Crowd Advisors rilascia un whitepaper sottolinenando le pesanti lacune del nuovo regolamento UE che dovrebbe favorire il crowdinvesting cross-border in europa
Ne avevamo già parlato su queste pagine in prossimità della sua pubblicazione, evidenziando alcune perplessità. In realtà, la Proposta di Regolamento del Parlamento Europeo e del Consiglio sulle piattaforme di Crowdinvesting per le imprese, è ancora più problematica di quanto non avessimo prospettato.
Lo sottolinea un Whitepaper pubblicato oggi dallo studio di consulenza Crowd Advisors e redatto dal suo partner e co-founnder avv.

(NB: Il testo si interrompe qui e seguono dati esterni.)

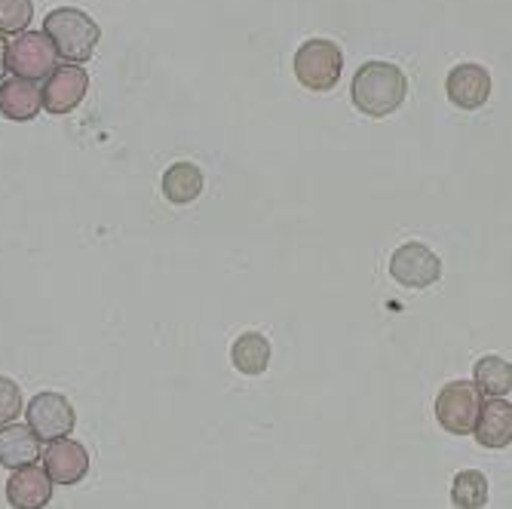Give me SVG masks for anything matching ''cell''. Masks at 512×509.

Alessandro Maria Lerro.
Nel documento si afferma infatti che “si tratta di un provvedimento normativo inidoneo a raggiungere lo scopo per il quale è stato concepito“.
Per quanto riguarda gli operatori del lending crowdfunding, si rileva che non avrebbero alcuna ragione per abbandonare i regimi nazionali e scegliere l’autorizzazione europea, in quanto estremamente più complessa e gravosa. Infatti, “la necessaria collaborazione con banche o istituti di pagamento per la gestione del denaro rende poco utile il regime di “passaportazione” e più efficiente il mantenimento delle attuali condizioni di esercizio“. I teemi da prendere in condierazione avrebbero dovuto essere altri come ad esempio la fiscalità nelle operazioni cross-border, la gestione delle ritenute d’acconto e l’identificazione del cliente.
Dall’altra parte anche il modo in cui viene disciplinato l’equity crowdfunding è giudicato fortemente deficitario. In particolare, nella protezione degli investitori e nella concezione di un modello di equity crowdfunding che pregiudica l’interesse imprenditoriale delle piattaforme, limitando la raccolta a un milione di euro. Laddove, oltretutto, tale ridotta dimensione sembra individuare come target le sole start-up, che presentano i maggiori profili di rischio per gli investitori, quando invece per essi è del tutto assente ogni forma di protezione.